---- Текст

О дисциплине, господствовавшей в семинарской бурсе, не имею понятия. Но кроме казеннокоштных, помещавшихся в самом здании Семинарии, семинаристы располагались общежитиями в двух монастырях, дававших даровое помещение (Богоявленском и Златоустовском), и в так называемом Остермановом доме. Это был дом за Каретным рядом, купленный Комиссией духовных училищ у наследников графа Остермана и назначенный для сооружения новой семинарии. В период стройки один из старых флигелей отдавался на житье семинаристам. Там, как и в двух поименованных монастырях, они вели свое хозяйство, то есть нанимали повара и покупали провизию. Порядки были вроде училищных: те же «старшие», та же невообразимая грязь и бедность, пред которыми самая бурса, нумера казеннокоштных, могла казаться роскошью. Тут было светло и по возможности чисто; постели опрятны до известной степени. А бывал я в общежитии Богоявленского монастыря: нижний этаж, низкие комнаты, почти нет света, воздух нестерпимый, почти то же, что в Коломенской бурсе. Наведывались, между тем, по временам субинспекторы, и крошечку прибавить заботы о чистоте ничего бы не стоило. Но не ощущали в ней потребности ни подчиненные, ни начальство.

--------
---- Показанный материал

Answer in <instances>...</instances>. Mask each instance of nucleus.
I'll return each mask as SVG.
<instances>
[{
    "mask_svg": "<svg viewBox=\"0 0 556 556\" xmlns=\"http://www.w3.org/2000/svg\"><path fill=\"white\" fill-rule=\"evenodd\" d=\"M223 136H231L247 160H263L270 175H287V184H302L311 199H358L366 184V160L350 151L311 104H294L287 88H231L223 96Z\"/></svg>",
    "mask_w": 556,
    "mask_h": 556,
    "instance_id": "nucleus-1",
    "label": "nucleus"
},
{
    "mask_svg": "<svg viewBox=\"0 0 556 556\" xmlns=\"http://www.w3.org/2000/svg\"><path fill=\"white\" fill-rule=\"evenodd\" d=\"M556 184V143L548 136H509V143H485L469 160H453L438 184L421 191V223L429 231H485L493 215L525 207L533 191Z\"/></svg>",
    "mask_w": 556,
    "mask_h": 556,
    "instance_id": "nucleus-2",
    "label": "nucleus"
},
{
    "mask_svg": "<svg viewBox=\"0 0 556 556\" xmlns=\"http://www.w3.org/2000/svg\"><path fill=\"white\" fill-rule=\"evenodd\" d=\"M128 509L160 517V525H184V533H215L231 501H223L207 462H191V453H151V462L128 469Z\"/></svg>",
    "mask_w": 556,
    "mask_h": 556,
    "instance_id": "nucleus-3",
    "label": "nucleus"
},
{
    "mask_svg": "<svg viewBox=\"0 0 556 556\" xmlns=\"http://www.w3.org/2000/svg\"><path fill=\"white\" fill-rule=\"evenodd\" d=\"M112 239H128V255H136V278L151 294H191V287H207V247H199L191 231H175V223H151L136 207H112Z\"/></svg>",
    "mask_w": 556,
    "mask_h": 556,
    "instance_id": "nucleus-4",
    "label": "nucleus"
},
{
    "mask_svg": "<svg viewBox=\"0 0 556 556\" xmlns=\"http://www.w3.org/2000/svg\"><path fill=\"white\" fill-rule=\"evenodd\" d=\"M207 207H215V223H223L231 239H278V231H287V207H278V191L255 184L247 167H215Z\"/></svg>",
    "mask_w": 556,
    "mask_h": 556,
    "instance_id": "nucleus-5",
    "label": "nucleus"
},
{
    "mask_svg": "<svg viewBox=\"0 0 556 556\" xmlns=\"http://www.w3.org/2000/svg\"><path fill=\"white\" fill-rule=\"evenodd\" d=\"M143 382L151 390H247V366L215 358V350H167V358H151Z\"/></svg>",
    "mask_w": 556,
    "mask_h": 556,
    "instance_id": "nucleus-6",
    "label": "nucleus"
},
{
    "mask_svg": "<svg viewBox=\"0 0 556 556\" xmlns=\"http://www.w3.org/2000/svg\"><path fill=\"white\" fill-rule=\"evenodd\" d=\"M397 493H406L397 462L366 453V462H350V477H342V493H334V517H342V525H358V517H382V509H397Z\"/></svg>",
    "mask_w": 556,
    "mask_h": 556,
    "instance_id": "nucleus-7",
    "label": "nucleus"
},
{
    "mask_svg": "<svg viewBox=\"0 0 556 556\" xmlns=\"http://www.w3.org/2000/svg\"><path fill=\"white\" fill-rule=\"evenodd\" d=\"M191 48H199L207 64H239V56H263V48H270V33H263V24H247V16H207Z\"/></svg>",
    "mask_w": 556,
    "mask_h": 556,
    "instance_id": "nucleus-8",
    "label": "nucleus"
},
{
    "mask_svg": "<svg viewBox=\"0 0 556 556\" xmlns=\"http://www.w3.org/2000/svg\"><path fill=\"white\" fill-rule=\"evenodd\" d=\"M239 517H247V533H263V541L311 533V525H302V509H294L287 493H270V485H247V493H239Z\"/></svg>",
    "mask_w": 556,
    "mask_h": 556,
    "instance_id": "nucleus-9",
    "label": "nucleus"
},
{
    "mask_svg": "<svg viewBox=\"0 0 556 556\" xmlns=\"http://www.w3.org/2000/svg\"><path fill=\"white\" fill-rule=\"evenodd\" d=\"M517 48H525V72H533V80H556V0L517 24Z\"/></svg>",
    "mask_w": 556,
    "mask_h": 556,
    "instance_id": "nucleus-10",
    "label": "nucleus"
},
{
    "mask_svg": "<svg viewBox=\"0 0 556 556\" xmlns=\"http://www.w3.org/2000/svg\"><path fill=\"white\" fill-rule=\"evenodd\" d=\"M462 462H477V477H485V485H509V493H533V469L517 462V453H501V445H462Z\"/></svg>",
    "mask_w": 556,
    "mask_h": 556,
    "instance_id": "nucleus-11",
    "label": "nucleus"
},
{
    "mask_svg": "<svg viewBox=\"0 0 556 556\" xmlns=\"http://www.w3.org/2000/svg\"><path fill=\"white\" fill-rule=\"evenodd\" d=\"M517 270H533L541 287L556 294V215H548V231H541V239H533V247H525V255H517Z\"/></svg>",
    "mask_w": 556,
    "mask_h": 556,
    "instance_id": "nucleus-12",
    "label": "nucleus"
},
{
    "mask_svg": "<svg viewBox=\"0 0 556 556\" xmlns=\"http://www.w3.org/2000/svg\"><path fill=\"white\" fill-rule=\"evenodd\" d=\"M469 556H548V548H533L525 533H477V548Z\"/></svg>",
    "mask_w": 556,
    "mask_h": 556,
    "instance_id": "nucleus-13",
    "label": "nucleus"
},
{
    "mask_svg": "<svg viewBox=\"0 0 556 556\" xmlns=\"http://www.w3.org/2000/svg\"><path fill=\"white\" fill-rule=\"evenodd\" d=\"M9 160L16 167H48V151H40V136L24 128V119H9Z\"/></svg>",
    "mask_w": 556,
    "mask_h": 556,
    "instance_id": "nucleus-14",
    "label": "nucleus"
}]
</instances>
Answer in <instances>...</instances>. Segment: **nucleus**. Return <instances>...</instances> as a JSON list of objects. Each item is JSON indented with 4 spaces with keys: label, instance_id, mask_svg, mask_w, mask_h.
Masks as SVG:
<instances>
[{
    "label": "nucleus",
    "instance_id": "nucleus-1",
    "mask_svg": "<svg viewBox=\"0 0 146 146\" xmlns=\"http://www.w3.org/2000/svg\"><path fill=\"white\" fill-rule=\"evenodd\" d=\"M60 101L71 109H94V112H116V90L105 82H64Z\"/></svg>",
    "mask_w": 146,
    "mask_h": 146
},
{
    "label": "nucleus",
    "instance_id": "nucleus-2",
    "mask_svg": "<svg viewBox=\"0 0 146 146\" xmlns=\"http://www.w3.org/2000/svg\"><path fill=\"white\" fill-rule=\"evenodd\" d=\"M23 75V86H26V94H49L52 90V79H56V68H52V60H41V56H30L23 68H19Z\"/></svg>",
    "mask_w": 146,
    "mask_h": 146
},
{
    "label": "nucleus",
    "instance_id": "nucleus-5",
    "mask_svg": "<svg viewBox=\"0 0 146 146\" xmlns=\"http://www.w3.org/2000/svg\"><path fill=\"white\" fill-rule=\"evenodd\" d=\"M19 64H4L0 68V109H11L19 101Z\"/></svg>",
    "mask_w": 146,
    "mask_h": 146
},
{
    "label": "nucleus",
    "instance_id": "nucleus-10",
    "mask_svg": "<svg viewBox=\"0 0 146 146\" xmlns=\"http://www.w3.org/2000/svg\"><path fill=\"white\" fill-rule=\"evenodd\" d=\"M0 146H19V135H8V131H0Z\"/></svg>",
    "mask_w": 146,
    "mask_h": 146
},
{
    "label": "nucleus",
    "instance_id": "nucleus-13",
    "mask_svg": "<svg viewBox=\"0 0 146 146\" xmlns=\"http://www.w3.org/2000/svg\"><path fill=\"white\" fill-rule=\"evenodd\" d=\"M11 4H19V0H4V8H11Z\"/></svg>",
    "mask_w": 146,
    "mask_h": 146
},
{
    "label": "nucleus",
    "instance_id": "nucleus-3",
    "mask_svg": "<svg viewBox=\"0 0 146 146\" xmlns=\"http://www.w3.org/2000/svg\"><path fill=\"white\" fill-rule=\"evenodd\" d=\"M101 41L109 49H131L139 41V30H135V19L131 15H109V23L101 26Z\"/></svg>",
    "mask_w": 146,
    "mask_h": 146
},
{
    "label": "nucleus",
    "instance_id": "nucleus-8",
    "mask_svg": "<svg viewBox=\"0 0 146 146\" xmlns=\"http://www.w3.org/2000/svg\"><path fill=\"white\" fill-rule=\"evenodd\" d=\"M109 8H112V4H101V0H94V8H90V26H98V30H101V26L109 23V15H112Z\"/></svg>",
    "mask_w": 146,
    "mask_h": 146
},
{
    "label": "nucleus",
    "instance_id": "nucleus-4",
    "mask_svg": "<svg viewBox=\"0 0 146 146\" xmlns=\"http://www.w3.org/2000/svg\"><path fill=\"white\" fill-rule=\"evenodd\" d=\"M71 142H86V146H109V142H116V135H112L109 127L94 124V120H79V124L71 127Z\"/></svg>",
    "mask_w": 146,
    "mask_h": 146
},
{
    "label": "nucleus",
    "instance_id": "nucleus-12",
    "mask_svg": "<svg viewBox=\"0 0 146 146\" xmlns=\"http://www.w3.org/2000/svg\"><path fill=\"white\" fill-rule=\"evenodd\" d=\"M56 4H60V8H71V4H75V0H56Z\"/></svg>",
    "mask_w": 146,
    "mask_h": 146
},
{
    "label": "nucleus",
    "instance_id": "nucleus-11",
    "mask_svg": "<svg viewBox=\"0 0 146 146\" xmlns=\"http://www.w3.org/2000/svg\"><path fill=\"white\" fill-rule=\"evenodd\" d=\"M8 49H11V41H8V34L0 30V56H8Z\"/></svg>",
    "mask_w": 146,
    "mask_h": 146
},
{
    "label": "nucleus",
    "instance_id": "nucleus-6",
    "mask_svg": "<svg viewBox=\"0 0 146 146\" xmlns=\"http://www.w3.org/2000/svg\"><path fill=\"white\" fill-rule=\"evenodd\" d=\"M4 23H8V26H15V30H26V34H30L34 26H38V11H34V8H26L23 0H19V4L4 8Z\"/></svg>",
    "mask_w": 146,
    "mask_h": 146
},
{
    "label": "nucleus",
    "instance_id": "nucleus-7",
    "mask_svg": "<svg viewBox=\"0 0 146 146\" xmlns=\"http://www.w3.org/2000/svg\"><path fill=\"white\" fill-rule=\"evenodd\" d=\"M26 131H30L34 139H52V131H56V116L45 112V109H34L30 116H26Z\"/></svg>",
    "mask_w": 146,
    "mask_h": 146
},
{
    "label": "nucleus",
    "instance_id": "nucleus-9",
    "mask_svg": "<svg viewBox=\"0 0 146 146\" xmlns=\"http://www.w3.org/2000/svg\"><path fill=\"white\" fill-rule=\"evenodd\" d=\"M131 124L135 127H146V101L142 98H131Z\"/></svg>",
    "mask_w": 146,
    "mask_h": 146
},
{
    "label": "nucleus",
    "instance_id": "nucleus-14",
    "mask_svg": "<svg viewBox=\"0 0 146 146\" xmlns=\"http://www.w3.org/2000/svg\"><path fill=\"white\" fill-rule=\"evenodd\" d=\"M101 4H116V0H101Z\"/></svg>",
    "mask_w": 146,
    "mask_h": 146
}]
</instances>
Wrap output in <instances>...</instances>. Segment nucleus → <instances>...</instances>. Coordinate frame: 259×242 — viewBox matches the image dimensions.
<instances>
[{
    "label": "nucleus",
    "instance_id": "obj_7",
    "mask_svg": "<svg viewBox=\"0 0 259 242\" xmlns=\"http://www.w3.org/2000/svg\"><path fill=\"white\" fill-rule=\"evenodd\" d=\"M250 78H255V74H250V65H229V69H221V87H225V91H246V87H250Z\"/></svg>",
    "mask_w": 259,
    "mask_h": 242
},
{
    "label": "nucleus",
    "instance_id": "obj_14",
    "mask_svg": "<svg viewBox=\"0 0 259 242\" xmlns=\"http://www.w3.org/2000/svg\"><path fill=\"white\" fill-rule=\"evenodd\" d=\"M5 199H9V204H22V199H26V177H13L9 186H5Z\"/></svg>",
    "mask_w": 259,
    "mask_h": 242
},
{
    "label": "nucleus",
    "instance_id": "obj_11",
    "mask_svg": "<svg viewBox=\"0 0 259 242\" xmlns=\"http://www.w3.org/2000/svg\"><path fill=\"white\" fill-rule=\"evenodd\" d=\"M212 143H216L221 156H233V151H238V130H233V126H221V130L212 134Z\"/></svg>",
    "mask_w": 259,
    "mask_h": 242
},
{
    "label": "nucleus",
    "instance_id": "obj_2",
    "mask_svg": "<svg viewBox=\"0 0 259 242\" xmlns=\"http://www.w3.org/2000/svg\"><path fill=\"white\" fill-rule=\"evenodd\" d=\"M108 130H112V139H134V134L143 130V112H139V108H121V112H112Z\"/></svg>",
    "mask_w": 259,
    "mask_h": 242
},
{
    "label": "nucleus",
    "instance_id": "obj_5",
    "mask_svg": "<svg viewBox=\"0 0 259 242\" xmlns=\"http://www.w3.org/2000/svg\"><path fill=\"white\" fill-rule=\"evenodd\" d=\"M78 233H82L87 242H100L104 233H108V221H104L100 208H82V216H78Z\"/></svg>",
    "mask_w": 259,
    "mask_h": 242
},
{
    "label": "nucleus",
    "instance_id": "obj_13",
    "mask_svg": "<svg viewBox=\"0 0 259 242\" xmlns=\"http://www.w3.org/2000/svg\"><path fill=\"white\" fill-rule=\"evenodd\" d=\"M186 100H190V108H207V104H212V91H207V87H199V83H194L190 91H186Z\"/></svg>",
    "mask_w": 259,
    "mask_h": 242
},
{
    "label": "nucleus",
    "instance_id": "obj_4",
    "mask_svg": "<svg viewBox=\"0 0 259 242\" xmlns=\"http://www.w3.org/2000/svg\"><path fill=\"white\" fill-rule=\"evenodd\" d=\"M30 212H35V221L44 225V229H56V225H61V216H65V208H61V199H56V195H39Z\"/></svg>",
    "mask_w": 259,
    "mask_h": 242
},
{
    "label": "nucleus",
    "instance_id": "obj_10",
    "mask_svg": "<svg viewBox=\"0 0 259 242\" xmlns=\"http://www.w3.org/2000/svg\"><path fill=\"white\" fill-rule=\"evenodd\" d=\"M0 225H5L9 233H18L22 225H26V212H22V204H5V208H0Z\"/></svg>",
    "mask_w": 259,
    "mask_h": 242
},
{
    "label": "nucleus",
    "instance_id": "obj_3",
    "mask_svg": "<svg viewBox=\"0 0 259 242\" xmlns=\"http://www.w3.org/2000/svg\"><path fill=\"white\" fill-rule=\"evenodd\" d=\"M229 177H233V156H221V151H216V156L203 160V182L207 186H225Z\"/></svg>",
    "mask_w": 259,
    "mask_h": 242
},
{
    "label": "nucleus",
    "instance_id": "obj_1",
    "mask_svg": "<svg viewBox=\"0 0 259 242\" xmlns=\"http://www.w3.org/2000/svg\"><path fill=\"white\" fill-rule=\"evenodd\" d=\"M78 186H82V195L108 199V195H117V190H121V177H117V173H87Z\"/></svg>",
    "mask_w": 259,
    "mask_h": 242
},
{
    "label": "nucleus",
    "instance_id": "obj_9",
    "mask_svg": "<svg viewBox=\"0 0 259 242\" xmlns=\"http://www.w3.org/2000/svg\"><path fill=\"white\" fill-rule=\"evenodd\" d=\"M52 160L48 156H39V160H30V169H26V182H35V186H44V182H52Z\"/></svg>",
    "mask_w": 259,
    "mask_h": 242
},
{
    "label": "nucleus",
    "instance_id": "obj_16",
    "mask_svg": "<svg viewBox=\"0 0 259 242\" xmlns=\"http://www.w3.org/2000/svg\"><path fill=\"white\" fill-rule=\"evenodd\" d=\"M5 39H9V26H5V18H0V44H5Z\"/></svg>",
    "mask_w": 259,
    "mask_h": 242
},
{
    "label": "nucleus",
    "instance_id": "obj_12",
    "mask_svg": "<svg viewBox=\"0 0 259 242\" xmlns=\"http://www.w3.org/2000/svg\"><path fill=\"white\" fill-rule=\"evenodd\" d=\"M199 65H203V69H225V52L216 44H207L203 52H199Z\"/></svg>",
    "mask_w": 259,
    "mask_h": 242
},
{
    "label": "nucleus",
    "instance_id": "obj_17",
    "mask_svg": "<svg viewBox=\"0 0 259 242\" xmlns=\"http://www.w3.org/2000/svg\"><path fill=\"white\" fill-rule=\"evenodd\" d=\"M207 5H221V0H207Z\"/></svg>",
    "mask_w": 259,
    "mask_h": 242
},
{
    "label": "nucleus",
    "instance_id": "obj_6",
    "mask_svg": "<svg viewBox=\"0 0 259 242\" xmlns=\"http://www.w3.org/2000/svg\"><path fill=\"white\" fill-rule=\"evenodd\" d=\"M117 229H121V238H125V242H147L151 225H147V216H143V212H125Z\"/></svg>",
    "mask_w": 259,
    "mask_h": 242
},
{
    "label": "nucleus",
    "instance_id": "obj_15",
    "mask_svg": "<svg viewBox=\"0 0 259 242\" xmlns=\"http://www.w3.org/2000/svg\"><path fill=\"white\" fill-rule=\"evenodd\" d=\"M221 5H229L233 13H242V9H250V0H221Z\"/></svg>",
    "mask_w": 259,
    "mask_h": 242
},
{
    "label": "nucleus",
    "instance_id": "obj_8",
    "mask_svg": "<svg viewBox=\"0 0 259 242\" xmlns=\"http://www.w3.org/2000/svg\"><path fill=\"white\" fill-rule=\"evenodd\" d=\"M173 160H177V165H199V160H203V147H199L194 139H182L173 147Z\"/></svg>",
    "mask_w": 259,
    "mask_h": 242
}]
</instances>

--------

» Задание 1
У кого Комиссия духовных училищ купила дом за Каретным рядом, согласно тексту о семинарских общежитиях?
» Задание 2
Соответствуют ли тексту о семинарских общежитиях утверждения (а), (б) и (в)? Ответьте «да» или «нет» и подтвердите каждый ответ точной цитатой из текста.
(а) В Остермановом доме семинаристы сами нанимали повара.
(б) Общежитие Богоявленского монастыря находилось на верхнем этаже.
(в) Субинспекторы никогда не заглядывали в общежития.

» Ответ 1
У наследников графа Остермана.

» Ответ 2
(а) Да: «они вели свое хозяйство, то есть нанимали повара и покупали провизию».
(б) Нет: «нижний этаж, низкие комнаты».
(в) Нет: «Наведывались, между тем, по временам субинспекторы».